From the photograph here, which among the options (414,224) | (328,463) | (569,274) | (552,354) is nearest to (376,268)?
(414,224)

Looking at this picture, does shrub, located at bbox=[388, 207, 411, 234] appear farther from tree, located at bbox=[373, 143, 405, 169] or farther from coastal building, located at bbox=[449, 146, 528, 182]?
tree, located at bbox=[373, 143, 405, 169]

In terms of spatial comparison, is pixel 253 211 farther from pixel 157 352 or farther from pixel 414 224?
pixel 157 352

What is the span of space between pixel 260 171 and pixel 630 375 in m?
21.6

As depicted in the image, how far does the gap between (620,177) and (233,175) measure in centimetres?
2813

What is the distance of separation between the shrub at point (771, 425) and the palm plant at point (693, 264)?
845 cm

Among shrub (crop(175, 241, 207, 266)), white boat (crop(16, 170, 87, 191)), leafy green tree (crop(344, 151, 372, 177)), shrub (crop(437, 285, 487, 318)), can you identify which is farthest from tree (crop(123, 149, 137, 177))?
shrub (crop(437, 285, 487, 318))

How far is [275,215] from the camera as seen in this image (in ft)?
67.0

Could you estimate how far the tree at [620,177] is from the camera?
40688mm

+---+

The exercise
Rewrite all the rows above, replacing "camera" with "viewer" wherever it appears and changing nothing else.

Output
From the photograph here, which among the options (414,224) | (328,463) | (569,274) | (552,354) is nearest to (376,268)?
(414,224)

Looking at this picture, does shrub, located at bbox=[388, 207, 411, 234] appear farther from tree, located at bbox=[373, 143, 405, 169] or farther from coastal building, located at bbox=[449, 146, 528, 182]?
tree, located at bbox=[373, 143, 405, 169]

In terms of spatial comparison, is pixel 253 211 farther from pixel 157 352 or farther from pixel 414 224?
pixel 157 352

What is the span of space between pixel 260 171 and pixel 630 375 in m?
21.6

As depicted in the image, how far does the gap between (620,177) and (233,175) measure in centimetres?
2813

What is the distance of separation between the shrub at point (771, 425) and the palm plant at point (693, 264)?
845 cm

Among shrub (crop(175, 241, 207, 266)), white boat (crop(16, 170, 87, 191)), leafy green tree (crop(344, 151, 372, 177)), shrub (crop(437, 285, 487, 318)), can you identify which is farthest from tree (crop(123, 149, 137, 177))?
shrub (crop(437, 285, 487, 318))

How far is [275,215] from the viewer as seen in this image (in ft)?
67.0

Could you estimate how far the tree at [620,177] is from the viewer?
40688mm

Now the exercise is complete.